ちりやま日記

ドイツで子育てのあれこれ、本やドラマや動画の感想等を綴っていきます。

良い外国人と悪い外国人

夫は博士課程所得の為、日本に留学をしていた。もう20年以上前の事である。

その時の恩師の一人に、表題の通りの事を言われたらしい。つまり

「日本には良い外国人と悪い外国人の二通りしかいない。中間はないのだ」

と。

日本人は君達の行動や言動で、君達の国をイメージするのだ。とも言われたらしい。

海外に出た経験がなく、まだ若かった当時の私は、夫からこの言葉を聞かされた時、彼の恩師の言葉の本当の意味を理解していなかった。しかし結婚してドイツに住むようになり、解るようになってきた。

 

ドイツには移民や難民が多い。

デユッセルドルフにはリトルトーキョーと呼ばれる日本人のコミュニテイがある。戦後、炭鉱夫としてやってきた日本人が住み着き、それから日本企業の進出があり、そこから発展した。

炭鉱夫として来ていたのは日本人ばかりではない。

イタリアやギリシャ、トルコからも来ていた。

日本人が炭鉱夫として来る条件の一つとして、最低学歴が高校卒業であったのも興味深い。数年後、任期を終えた彼等のうち10人余りがドイツに残り、あとは皆日本に帰って行った。滞在条件は、現地のドイツ女性と結婚するか大学進学か、だったそうだが、1人を除いて、あとは全員現地の女性と結婚したそうだ。

日本人は勤勉だったから、ドイツ人には好印象だったのかもしれない。その時の名残ばかりではないだろうが、ドイツ人の日本人を見る目は少し違う。良い評価をしてくれる人が多い。後に続く自分も、できるだけ現地の人に迷惑をかけないようにしようと心がけている。そういう人が多いからか、こちらで日本人が大きな犯罪を犯した話は聞かない。

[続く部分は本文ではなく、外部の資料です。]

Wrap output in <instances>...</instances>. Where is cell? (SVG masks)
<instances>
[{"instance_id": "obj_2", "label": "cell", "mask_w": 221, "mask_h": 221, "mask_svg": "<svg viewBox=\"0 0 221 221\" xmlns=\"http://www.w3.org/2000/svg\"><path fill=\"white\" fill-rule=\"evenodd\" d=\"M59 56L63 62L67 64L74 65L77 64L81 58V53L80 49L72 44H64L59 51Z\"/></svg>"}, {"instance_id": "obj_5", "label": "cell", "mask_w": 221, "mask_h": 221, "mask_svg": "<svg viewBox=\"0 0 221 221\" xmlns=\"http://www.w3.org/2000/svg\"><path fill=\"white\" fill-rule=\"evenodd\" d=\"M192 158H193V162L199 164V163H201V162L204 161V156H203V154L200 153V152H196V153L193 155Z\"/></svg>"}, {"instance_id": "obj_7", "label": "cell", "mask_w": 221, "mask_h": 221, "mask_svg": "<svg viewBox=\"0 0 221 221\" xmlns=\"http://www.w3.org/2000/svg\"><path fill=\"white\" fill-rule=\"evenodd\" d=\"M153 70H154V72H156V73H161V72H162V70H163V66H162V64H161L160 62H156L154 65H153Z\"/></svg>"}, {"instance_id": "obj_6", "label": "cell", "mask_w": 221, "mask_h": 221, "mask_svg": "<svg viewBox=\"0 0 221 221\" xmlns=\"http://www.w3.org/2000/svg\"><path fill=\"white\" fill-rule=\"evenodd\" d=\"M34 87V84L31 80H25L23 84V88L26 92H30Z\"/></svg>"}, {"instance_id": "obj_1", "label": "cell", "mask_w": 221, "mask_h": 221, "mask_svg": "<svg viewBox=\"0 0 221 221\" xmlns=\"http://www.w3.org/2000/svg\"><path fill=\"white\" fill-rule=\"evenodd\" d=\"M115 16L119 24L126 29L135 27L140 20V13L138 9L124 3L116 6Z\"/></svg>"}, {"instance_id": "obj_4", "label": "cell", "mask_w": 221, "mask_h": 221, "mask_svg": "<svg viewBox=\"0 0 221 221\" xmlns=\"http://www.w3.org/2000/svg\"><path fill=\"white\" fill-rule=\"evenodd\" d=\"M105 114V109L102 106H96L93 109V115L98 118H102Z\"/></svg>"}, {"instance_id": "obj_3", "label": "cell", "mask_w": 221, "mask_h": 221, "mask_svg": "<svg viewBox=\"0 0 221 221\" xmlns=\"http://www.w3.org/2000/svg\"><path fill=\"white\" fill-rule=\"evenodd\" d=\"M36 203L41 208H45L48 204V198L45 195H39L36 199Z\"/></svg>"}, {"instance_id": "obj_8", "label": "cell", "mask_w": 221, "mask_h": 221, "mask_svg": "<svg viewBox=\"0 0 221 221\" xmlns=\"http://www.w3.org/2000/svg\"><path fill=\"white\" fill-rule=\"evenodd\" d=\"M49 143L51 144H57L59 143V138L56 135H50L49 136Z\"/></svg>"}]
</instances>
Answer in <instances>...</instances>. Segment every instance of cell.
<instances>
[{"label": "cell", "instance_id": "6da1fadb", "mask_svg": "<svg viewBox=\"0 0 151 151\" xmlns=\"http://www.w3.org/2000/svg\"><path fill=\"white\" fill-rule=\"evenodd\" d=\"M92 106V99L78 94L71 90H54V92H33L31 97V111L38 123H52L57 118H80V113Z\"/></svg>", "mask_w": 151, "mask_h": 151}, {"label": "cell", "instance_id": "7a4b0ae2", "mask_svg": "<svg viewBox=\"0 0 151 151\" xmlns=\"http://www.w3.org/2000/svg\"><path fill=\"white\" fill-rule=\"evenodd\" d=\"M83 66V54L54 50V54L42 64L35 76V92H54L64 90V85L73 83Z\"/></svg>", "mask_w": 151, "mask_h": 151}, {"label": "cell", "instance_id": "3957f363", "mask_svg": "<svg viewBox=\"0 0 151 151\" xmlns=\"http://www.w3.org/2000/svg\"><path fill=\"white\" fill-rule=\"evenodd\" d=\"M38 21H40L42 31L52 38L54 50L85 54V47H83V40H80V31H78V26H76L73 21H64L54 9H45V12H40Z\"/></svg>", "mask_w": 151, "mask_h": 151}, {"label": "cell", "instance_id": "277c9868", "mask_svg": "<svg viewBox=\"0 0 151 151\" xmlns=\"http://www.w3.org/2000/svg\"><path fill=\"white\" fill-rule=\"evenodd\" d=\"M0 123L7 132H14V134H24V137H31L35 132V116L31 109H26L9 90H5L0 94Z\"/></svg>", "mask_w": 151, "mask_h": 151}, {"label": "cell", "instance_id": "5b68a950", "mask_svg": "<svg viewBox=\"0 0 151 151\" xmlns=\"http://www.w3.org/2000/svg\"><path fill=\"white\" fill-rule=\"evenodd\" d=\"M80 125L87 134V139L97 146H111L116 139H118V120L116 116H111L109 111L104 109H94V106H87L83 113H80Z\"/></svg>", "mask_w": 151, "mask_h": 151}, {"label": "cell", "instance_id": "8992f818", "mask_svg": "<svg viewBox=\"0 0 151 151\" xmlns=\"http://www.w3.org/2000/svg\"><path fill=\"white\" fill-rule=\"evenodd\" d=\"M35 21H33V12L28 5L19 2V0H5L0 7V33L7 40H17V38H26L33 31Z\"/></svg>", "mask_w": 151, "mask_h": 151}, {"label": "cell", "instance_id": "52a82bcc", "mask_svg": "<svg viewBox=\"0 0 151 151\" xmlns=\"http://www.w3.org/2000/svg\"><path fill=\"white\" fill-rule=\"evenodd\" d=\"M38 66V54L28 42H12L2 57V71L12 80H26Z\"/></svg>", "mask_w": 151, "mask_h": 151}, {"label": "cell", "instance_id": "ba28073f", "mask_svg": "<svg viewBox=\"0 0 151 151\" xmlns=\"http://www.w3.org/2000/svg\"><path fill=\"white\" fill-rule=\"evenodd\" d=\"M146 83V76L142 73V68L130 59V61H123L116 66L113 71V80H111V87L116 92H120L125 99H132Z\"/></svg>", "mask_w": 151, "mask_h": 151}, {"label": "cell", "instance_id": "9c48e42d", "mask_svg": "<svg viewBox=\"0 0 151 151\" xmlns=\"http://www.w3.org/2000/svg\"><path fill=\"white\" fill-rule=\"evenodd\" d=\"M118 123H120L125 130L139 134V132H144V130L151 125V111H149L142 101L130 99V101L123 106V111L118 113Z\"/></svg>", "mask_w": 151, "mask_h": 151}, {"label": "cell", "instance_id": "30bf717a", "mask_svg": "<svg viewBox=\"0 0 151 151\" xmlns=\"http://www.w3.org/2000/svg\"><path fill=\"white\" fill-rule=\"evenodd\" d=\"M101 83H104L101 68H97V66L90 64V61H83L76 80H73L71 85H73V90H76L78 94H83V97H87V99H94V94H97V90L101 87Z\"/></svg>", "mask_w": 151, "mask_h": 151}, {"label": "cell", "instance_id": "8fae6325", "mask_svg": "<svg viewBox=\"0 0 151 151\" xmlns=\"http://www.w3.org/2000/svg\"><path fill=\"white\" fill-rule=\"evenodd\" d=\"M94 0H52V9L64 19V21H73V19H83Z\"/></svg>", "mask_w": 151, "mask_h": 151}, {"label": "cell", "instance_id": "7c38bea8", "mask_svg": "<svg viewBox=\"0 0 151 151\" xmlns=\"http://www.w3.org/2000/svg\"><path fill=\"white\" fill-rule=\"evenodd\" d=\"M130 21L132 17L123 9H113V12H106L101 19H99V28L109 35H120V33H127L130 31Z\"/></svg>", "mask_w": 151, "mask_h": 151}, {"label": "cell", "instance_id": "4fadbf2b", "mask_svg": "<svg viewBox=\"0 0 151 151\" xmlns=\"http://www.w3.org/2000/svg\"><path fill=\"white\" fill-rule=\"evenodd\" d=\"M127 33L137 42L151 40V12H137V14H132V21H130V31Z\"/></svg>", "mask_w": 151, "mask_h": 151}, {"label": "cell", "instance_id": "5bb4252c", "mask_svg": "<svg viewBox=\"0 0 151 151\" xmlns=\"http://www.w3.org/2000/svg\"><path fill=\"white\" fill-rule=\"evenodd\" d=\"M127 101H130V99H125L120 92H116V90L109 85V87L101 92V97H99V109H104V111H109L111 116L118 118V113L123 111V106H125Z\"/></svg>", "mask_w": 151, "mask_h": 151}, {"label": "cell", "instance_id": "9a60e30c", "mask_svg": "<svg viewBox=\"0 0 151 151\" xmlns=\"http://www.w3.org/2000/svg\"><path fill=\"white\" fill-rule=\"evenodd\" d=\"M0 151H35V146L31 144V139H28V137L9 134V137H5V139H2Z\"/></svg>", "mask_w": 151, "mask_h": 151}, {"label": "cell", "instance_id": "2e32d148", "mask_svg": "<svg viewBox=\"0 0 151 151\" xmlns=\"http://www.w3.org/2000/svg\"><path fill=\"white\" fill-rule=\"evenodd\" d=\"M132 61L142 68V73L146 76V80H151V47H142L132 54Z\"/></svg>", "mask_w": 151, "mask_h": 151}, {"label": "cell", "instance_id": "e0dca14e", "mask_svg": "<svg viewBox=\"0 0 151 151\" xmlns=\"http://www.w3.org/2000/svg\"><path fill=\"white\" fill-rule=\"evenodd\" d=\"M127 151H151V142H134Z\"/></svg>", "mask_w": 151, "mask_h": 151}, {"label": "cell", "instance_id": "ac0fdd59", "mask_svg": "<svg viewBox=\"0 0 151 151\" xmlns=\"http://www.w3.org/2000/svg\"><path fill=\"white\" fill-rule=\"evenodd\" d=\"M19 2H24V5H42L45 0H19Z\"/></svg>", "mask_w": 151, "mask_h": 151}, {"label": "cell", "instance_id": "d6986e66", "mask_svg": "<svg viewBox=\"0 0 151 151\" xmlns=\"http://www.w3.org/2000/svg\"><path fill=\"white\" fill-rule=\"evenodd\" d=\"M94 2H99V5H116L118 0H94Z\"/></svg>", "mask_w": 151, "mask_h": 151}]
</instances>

こちらの大学時代からの東欧出身の友達は、警察署で通訳の仕事を時々していて、貴女もやってみないかと言ってくれたが、

「日本人がここで犯罪を犯す事はないか」

と苦笑していた。

 

私は時々、移民や難民の人達にドイツ語を教えているが、その時もよく夫の恩師の言葉を思い出す。私の前に座っている多くの人達は、危険から逃れて命からがらドイツに来ている。その大多数が受け入れてくれたドイツに対して感謝しているが、少数の不満を持っている人達が、その不満を露わにする。それがそのまま 現地の人にとって、全ての難民や移民への偏見になってしまうのは残念ではある。

私もここでは「日本人という外国人」となる。

それを肝に銘じて、いつも生活している。

海外で生活を送るというのは、そういう事なんだろうなあと思うのである。